What Killed the Doctor in the OT?

  • Posted on: June 26, 2025

She wasn’t just any patient. She was a young doctor. She went in for a routine laparoscopy. She didn’t make it out alive.

Death came in under 90 minutes.

What followed was a courtroom autopsy of the hospital's systems — and ethics.

The patient was 27. Recently married. A medical graduate. Admitted to a private hospital for a diagnostic laparoscopy to evaluate pelvic pain.

Twelve fifteen — anaesthesia administered. One forty-five — she was declared dead.

The stated cause: Scoline (succinylcholine) anaphylaxis. Sudden. Rare. Lethal.

But the court wasn’t asked to examine the rarity of the reaction. It was asked to examine the readiness of the hospital. And that’s where the story turned.

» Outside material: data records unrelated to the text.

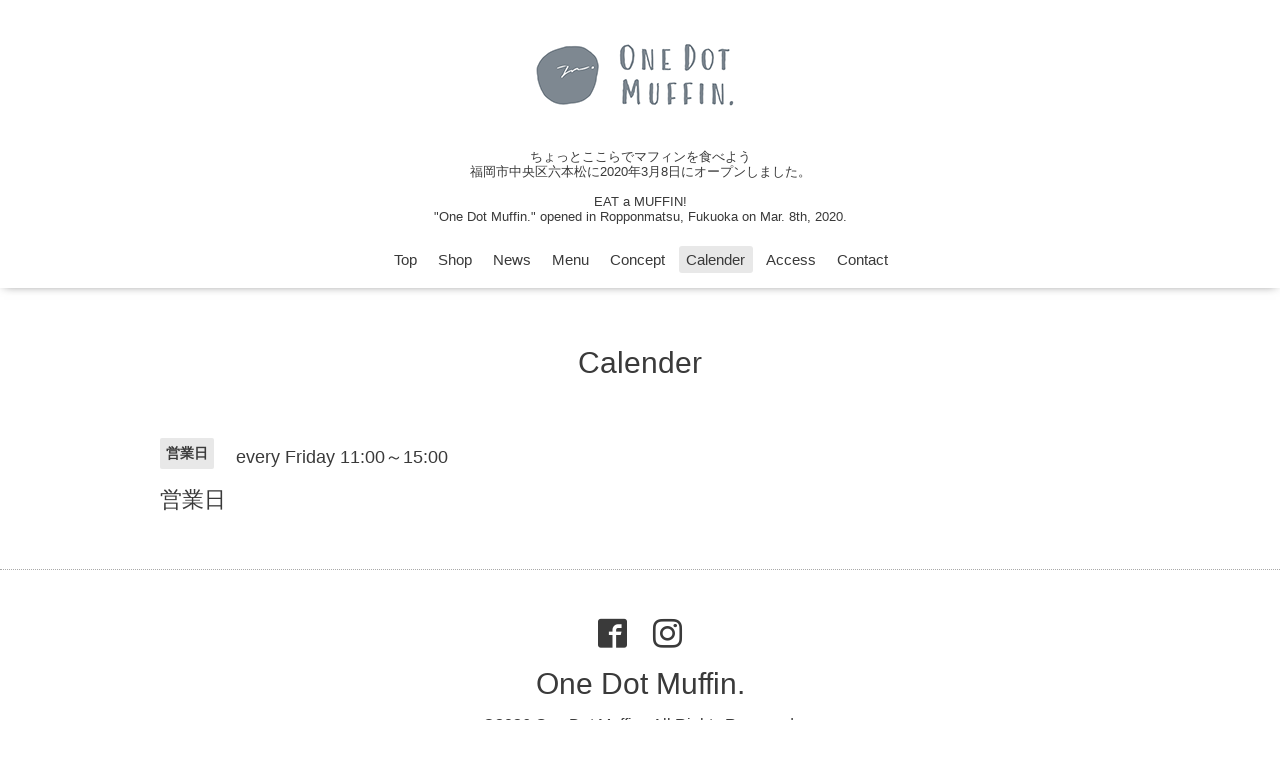

--- FILE ---
content_type: text/html; charset=utf-8
request_url: https://onedotmuffin.com/calendar/3435533
body_size: 2058
content:
<!DOCTYPE html>

<!--[if IE 9 ]><html lang="ja" class="ie9"><![endif]-->
<!--[if (gt IE 9)|!(IE)]><!--><html lang="ja"><!--<![endif]-->
<head>
  <!-- Oneplate: ver.201709290000 -->
  <meta charset="utf-8" />
  <title>営業日 - One Dot Muffin.</title>
  <meta name="viewport" content="width=device-width,initial-scale=1.0,minimum-scale=1.0">
  <meta name="facebook-domain-verification" content="rssv3ndiad5detzzgipw5qbqabdy7z" />
  <meta name="google-site-verification" content="uKnT30BISI1nSyO6Z5LOhlr0ycUqdTIcQcRvNC600Ss" />
 

  <meta name="description" content="">
  <meta name="keywords" content="One Dot Muffin">

  <meta property="og:title" content="One Dot Muffin.">
  <meta property="og:image" content="https://cdn.goope.jp/108225/200220111156urep.png">
  <meta property="og:site_name" content="One Dot Muffin.">
  
  <link rel="alternate" type="application/rss+xml" title="One Dot Muffin. / RSS" href="/feed.rss">
  <link rel="stylesheet" href="//fonts.googleapis.com/css?family=Questrial">
  <link rel="stylesheet" href="/style.css?575204-1626079762">
  <link rel="stylesheet" href="/css/font-awesome/css/font-awesome.min.css">
  <link rel="stylesheet" href="/assets/slick/slick.css">

  <script src="/assets/jquery/jquery-1.9.1.min.js"></script>
  <script src="/js/tooltip.js"></script>
  <script src="/assets/clipsquareimage/jquery.clipsquareimage.js"></script>
</head>
<body id="calendar">

  <div class="totop">
    <i class="button fa fa-angle-up"></i>
  </div>

  <div id="container">

    <!-- #header -->
    <div id="header" class="cd-header">
      <div class="inner">

      <div class="element shop_tel" data-shoptel="">
        <div>
          <i class="fa fa-phone-square"></i>&nbsp;
        </div>
      </div>

      <h1 class="element logo">
        <a class="shop_sitename" href="https://onedotmuffin.com"><img src='//cdn.goope.jp/108225/200220111156urep.png' alt='One Dot Muffin.' /></a>
      </h1>

      <div class="element site_description">
        <span>ちょっとここらでマフィンを食べよう <br />
福岡市中央区六本松に2020年3月8日にオープンしました。<br />
<br />
EAT a MUFFIN! <br />
"One Dot Muffin." opened in Ropponmatsu, Fukuoka on Mar. 8th, 2020.</span>
      </div>

      <div class="element navi pc">
        <ul class="navi_list">
          
          <li class="navi_top">
            <a href="/" >Top</a>
          </li>
          
          <li class="navi_links links_53814">
            <a href="https://onedotmuffin.theshop.jp/" >Shop</a>
          </li>
          
          <li class="navi_info">
            <a href="/info" >News</a>
          </li>
          
          <li class="navi_menu">
            <a href="/menu" >Menu</a>
          </li>
          
          <li class="navi_free free_247189">
            <a href="/free/concept" >Concept</a>
          </li>
          
          <li class="navi_calendar active">
            <a href="/calendar" >Calender</a>
          </li>
          
          <li class="navi_about">
            <a href="/about" >Access</a>
          </li>
          
          <li class="navi_contact">
            <a href="/contact" >Contact</a>
          </li>
          
        </ul>
      </div>
      <!-- /#navi -->

      </div>
      <!-- /.inner -->

      <div class="navi mobile"></div>

      <div id="button_navi">
        <div class="navi_trigger cd-primary-nav-trigger">
          <i class="fa fa-navicon"></i>
        </div>
      </div>

    </div>
    <!-- /#header -->

    <div id="content">

<!-- CONTENT ----------------------------------------------------------------------- -->















<!----------------------------------------------
ページ：カレンダー
---------------------------------------------->
<script src="/js/theme_oneplate/calendar.js?20151028"></script>

<div class="inner">

  <h2 class="page_title">
    <span>Calender</span>
  </h2>

    


    
    <div class="details">
      <div>
        <span class="category">営業日</span>&nbsp; <span class="date">every Friday 11:00～15:00</span>
      </div>

      <h3>営業日</h3>

      <div class="body textfield">
        
      </div>

      <div class="image">
        
      </div>

    </div>
    

</div>
<!-- /.inner -->



















<!-- CONTENT ----------------------------------------------------------------------- -->

    </div>
    <!-- /#content -->


    


    <div class="gadgets">
      <div class="inner">
      </div>
    </div>

    <div class="sidebar">
      <div class="inner">

        <div class="block today_area">
          <h3>Schedule</h3>
          <dl>
            <dt class="today_title">
              2026.01.30 Friday
            </dt>
            
            <dd class="today_schedule">
              <div class="today_schedule_title">
                <a href="/calendar/6602572">11:00 営業日</a>
              </div>
            </dd>
            
          </dl>
        </div>

        <div class="block counter_area">
          <h3>Counter</h3>
          <div>Today: <span class="num">5</span></div>
          <div>Yesterday: <span class="num">339</span></div>
          <div>Total: <span class="num">611705</span></div>
        </div>

        <div class="block qr_area">
          <h3>Mobile</h3>
          <img src="//r.goope.jp/qr/onedotmuffin"width="100" height="100" />
        </div>

      </div>
    </div>

    <div class="social">
      <div class="inner"></div>
    </div>

    <div id="footer">
        <div class="inner">

          <div class="social_icons">
            

            
            <a href="https://www.facebook.com/onedotmuffin" target="_blank">
              <span class="icon-facebook"></span>
            </a>
            

            
            <a href="https://www.instagram.com/onedotmuffin/" target="_blank">
              <span class="icon-instagram"></span>
            </a>
            
          </div>

          <div class="shop_name">
            <a href="https://onedotmuffin.com">One Dot Muffin.</a>
          </div>

          

          <div class="copyright">
            &copy;2026 <a href="https://onedotmuffin.com">One Dot Muffin.</a>. All Rights Reserved.
          </div>

          <div>
            <div class="powered">
              Powered by <a class="link_color_02" href="https://goope.jp/">グーペ</a> /
              <a class="link_color_02" href="https://admin.goope.jp/">Admin</a>
            </div>

            <div class="shop_rss">
              <span>/ </span><a href="/feed.rss">RSS</a>
            </div>
          </div>

        </div>
    </div>

  </div>
  <!-- /#container -->

  <script src="/assets/colorbox/jquery.colorbox-min.js"></script>
  <script src="/assets/slick/slick.js"></script>
  <script src="/assets/lineup/jquery-lineup.min.js"></script>
  <script src="/assets/tile/tile.js"></script>
  <script src="/js/theme_oneplate/init.js"></script>
</body>
</html>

The patient's weight was incorrectly entered as 38 kg — when it was 46.
Vital monitoring tools — like capnography — were absent.
The second dose of Scoline was given without clear documentation.
There was no informed consent mentioning the drug.

The patient’s family — also from the medical community — began asking questions. The answers were vague. The documentation, worse.

And then came the detail that shifted the case entirely:

A woman assisting in the operation theatre — who had signed as “Dr.” — turned out to have no medical qualification. She was an Ayurvedic student, not even enrolled at the hospital.

Yet there she was. In scrubs. Inside the OT.
Writing progress notes. Signing patient records.

The hospital said it had taken due care.
That the OT had oxygen, resuscitation, and backup.
That the reaction was unpredictable, and the doctors had done their best.

The court disagreed.

It accepted that the anaesthetist may not have committed active negligence — but found the institution guilty on multiple counts. 

“Allowing a fake doctor inside the OT is not a lapse — it’s a deception.” 

“The failure to document consent for a high-risk drug is serious.”

“Capnography is a modern-day standard — not an optional add-on.”

“The hospital’s conduct was lackadaisical, indifferent, and insensitive.”

And just like that — the case turned. Not on a failed procedure. But on failed systems. 

Compensation awarded was ?1.25 crore. Because this wasn’t just a death. It was a collapse of every safeguard that was meant to prevent it. 

The patient died on the OT table. But trust, transparency, and accountability flatlined long before her.

Source : Order pronounced by National Consumer Disputes Redressal Commission on 6th March, 2024.